グロい、それは春。

春、死の予感がする、風に浮かべた花びら、落ちる、落下へと急ぐ、漂うのは死を孕む肉体、生命などに包まれている。温度を失ったままの身体が追いつけない。そこに無いのは温もりだけで、視界は飽和状態だった。四月、クラスで係決めをする、本当は飼育委員になんてなりたくなかった。
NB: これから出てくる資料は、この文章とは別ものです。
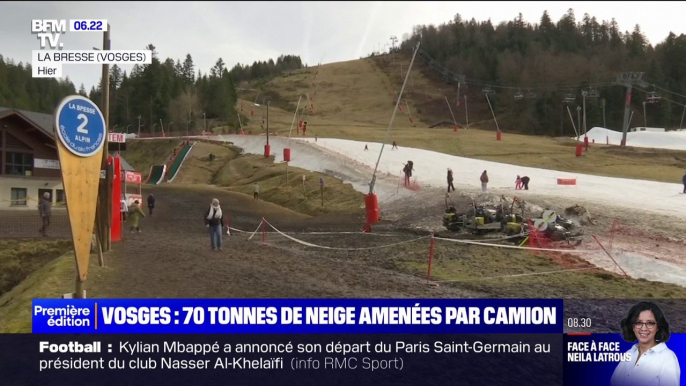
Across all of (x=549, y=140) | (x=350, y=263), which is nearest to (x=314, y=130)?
(x=549, y=140)

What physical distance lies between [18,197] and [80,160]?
5.67 metres

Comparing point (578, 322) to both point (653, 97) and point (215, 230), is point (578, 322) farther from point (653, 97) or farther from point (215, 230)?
point (653, 97)

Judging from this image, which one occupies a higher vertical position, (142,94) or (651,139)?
(142,94)

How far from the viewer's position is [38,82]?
29.1 feet

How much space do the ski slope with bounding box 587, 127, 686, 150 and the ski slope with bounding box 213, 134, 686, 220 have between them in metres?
0.36

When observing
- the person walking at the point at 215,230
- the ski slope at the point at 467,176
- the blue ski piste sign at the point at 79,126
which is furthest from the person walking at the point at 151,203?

小学校の飼育小屋からこっそり盗んで持ち帰ったニワトリの卵は、私の子宮の中では孵らなかった。急速に凍結していく現実、ニワトリの卵、卵、卵、卵、ら、ら、卵、らら、卵、卵、スキップをしてみる、鼻歌をうたう、子宮に置き去りにした卵、孵らない生命と、死骸を包むこの死体を、置き去りに加速する季節。熱伝導性の無い殻。誰かの横顔が通り過ぎて行った。冷ややかな風が生ぬるい幻に移り変わる地点を、まだ決められずにいる。校舎の裏でこっそり花を手向けようとして、やっぱり私自身に手向けた花。その花に手向ける花を、探しに出かける、追い駆ける、追い付く、追い越す。熱量が、加速度が足りない肉体を包む飽和した風。死骸と命とが、交錯するグロい季節、それは春。